4. Kebijakan Rasio Kas (Cadangan minimum)
Kebijakan
ini bertujuan agar bank-bank yang memberikan kredit (pinjaman) dan yang
melakukan investasi harus sesuai dengan yang diinginkan pemerintah. Jadi,
kebijakan ini tidak dimaksudkan untuk mengawasi jumlah uang yang beredar
melainkan untuk mengurangi jenis pinjaman dan sasaran investasi.
5. Persuasi Modal
Himbauan
moral adalah kebijakan moneter untuk mengatur jumlah uang beredar dengan jalan
member imbauan kepada pelaku ekonomi. Kebijakan ini dilakukan oleh Bank
Indonesia dengan meminta dan menghimbau bank untuk selalu mempertimbangkan
kondisi makro ekonomi maupun kondisi mikro masing-masing bank dalam menyusun
rencana ekspansi kredit yang realistis. Kebijakan persuasi modal ini pada
dasarnya dimaksudkan untuk mendorong perbankan agar senantiasa menerapkan
prinsip kehati-hatian dalam memberikan kredit, namun dengan tetap memberika
kebebasan bagi perbankan untuk tumbuh dan berkembang berdasarkan mekanisme
pasar.
Dengan menggunakan berbagai kebijakan instrument di atas,
pemerintah dapat menentukan berapa jumlah uang yang beredar. Dengan demikian,
pemerintah juga dapat menentukan tingkat suku bunga yang mampu dibayar oleh
lembaga keuangan. Kebijakan yang mampu meciptakan uang lebih banyak dan
menurunkan suku bunga akan mendorong masyarakat untuk meminjam uang lebih
banyak. Hal ini mampu mendorong kegiatan ekonomi, menciptakan lapangan kerja
lebih luas, dan menaikkan tingkat produksi.
·
NILAI
TUKAR
Nilai tukar adalah harga suatu mata uang terhadap mata
uang lainnya atau nilai dari suatu mata uang terhadap mata uang lainnya
(Salvatore1997 :9). Kenaikan nilai tukar mata uang dalam negeri disebut
apresiasi atas mata uang asing. Penurunan nilai tukar uang dalam negeri disebut
depresiasi atas mata uang asing.
Faktor-Faktor
Yang Mempengaruhi Nilai Tukar:
Ada beberapa faktor utama yang mempengaruhi tinggi
rendahnya nilai tukar mata uang dalam negeri terhadap mata uang asing.
Faktor-faktor tersebut adalah sebagai berikut:
1. Laju inflasi relative
Dalam pasar valuta asing, perdagangan
internasional baik dalam bentuk barang atau jasa menjadi dasar yang utama dalam
pasar valuta asing, sehingga perubahan harga dalam negeri yang relative
terhadap harga luar negeri dipandang sebagai faktor yang mempengaruhi
pergerakan kurs valuta asing. Misalnya, jika Amerika sebagai mitra dagang
Indonesia mengalami tingkat inflasi yang cukup tinggi maka harga barang Amerika
juga menjadi lebih tinggi, sehingga otomatis permintaan terhadap barang
dagangan relative mengalami penurunan.

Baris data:
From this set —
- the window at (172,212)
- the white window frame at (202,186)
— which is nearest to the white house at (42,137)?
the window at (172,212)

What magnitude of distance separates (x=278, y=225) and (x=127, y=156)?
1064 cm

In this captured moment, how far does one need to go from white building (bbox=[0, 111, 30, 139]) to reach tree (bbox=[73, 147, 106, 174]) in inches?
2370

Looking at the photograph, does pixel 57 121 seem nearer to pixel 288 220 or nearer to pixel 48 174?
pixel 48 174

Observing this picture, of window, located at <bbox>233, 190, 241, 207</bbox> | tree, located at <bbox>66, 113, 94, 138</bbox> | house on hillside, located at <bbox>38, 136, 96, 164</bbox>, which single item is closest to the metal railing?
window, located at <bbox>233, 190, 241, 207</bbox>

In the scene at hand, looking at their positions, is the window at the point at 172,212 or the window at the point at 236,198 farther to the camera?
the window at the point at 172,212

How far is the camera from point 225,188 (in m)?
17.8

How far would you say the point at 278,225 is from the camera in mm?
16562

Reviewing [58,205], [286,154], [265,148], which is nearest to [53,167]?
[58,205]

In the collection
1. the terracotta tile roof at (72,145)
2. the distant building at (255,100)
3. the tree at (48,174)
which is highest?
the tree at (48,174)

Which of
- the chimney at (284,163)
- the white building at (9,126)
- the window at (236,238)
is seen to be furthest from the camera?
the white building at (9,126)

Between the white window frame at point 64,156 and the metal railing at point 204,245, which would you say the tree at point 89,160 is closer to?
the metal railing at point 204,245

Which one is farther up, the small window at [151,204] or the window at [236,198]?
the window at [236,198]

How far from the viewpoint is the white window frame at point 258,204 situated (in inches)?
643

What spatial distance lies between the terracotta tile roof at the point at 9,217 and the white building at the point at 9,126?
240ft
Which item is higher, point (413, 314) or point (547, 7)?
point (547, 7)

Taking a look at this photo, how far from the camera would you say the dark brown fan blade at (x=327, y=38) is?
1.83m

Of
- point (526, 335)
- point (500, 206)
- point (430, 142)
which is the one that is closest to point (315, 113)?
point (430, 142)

■ TUGAS UNTUK DISELESAIKAN:
1. Kembalikan secara utuh setiap baris data yang memuat kata "tile", dengan memperhatikan perbedaan huruf besar dan kecil.
2. Lanjutkan teks tentang kebijakan moneter dan nilai tukar mulai dari kalimat sesudah kalimat terakhirnya.

■ JAWABAN SETIAP TUGAS:
1.
1. the terracotta tile roof at (72,145)
What spatial distance lies between the terracotta tile roof at the point at 9,217 and the white building at the point at 9,126?

2.
2. Tingkat pendapatan
relative
Faktor
lain yang mempengaruhi permintaan dan penawaran dalam pasar mata uang asing
adalah laju pertumuhan riil terhadap harga-harga luar negeri. Laju pertumbuhan
riil dalam nenegri diperkirakan akan melemahkan kurs mata uang asing. Sedangkan
pendapatan riil dalam negeri akan meningkatkan permintaan valuta asing relative
dibandingkan dengan supply yang tesedia.
3. Suku bunga relative
Kenaikan
suku bunga mengakibatkan aktifitas dalam negeri menjadi lebih menarik bagi para
penanam modal dalam negeri maupun luar negeri. Terjadinya ppenanaman modal
cenderung mengakibatkannaiknya nilai mata uang yang semuanya tergantung pada
besarnya perbedaan tingkat suku bunga di dalam negeri dan di luar negeri, maka
perlu dilihat mana yang lebih murah, di dalam atau di luar negeri. Dengan
demikian sumber dari perbedaan itu akan menyebabkan terjadinya kenaikan kurs
mata uang asing terhadap mata uang dalam
negeri.
4. Kontrol pemerintah
Menurut Madura (2003:114), bahwa
kebijakan pemerintah dapat mempengaruhi keseimbangan nilai tukar dalam berbagai
hal termasuk :
a.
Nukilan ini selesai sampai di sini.